She laughed again, longer, fuller as she turned a dizzy circle. With a spring to her step, she started to take the curve of the path to the right. Out of the corner of her eye, she saw a flash of white. Turning, she stared with openmouthed wonder at the white doe.
They watched each other with the tumbling stream between them, the doe with serene gold eyes and a hide as white as clouds, and the woman with both shock and awe glowing in her face.
Captivated, Rowan stepped forward. The deer stood, elegant as a sculpture of ice. Then, with a lift of her head, she turned fluidly and leaped into the trees. Without a moment’s hesitation, Rowan scrambled across the stream, using polished rocks as stepping stones. She saw the path immediately, then the deer, a bounding blur of white.
She hurried after, taking each twist and turn of the path at a run. But always the deer stayed just ahead, with no more than a quick glimpse of gleaming white, and the thunder of hooves on the packed ground.
Then she was in a clearing. It seemed to open up out of nowhere, a perfect circle of soft earth ringed by majestic trees. And within the circle, another circle, made of dark gray stones, the shortest as high as her shoulder, the tallest just over her head.

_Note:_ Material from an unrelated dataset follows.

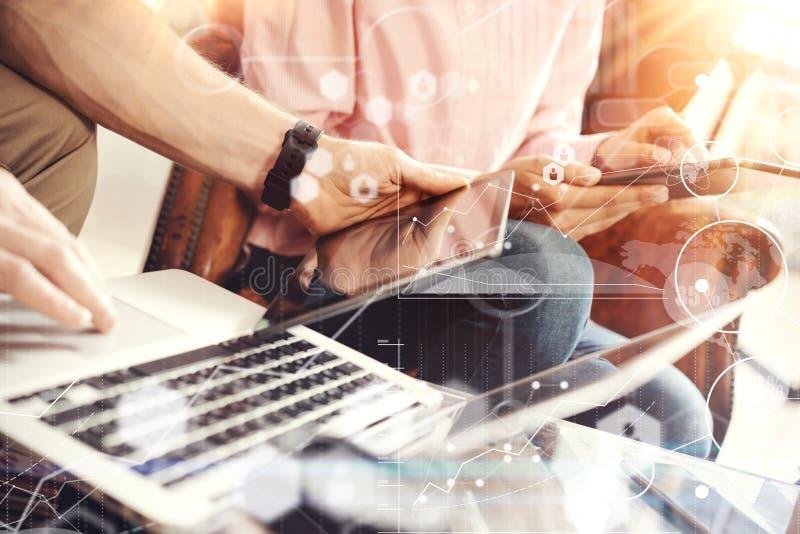 Interfaces virtuelles de graphique d'innovation d'icône de stratégie globale Collègues faisant la solution d'affaires de main Jeu image libre de droits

Stunned, she reached out, touched her fingertips to the surface of the nearest stone. And would have sworn she felt a vibration, like harp strings being plucked. And heard, in some secret part of her mind, the answering note.
A stone dance in Oregon? That was … certainly improbable, she decided. Yet here it was. It didn’t strike her as being new, but surely it couldn’t be otherwise. If it was ancient, someone would have written about it, tourists would come to see it, scientists to study.

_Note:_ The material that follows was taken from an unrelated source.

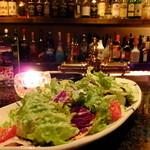 Fooding Bar Ruelle堂山 - 季節野菜のシーザーサラダ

Curious, she started to step through two stones, then immediately stepped back again. It seemed the air within quivered. The light was different, richer, and the sound of the sea closer than it had seemed only a moment before.
She told herself she was a rational woman, that there was no life in stone, nor any difference between the air where she stood and that one foot inside the circle. But rational or not, she skirted around rather than walking through.
It was as if the deer had waited, halfway around the dance just down a thin, shadowy path through the trees. Just as it seemed she looked at Rowan with understanding, and amusement, before she bounded gracefully ahead.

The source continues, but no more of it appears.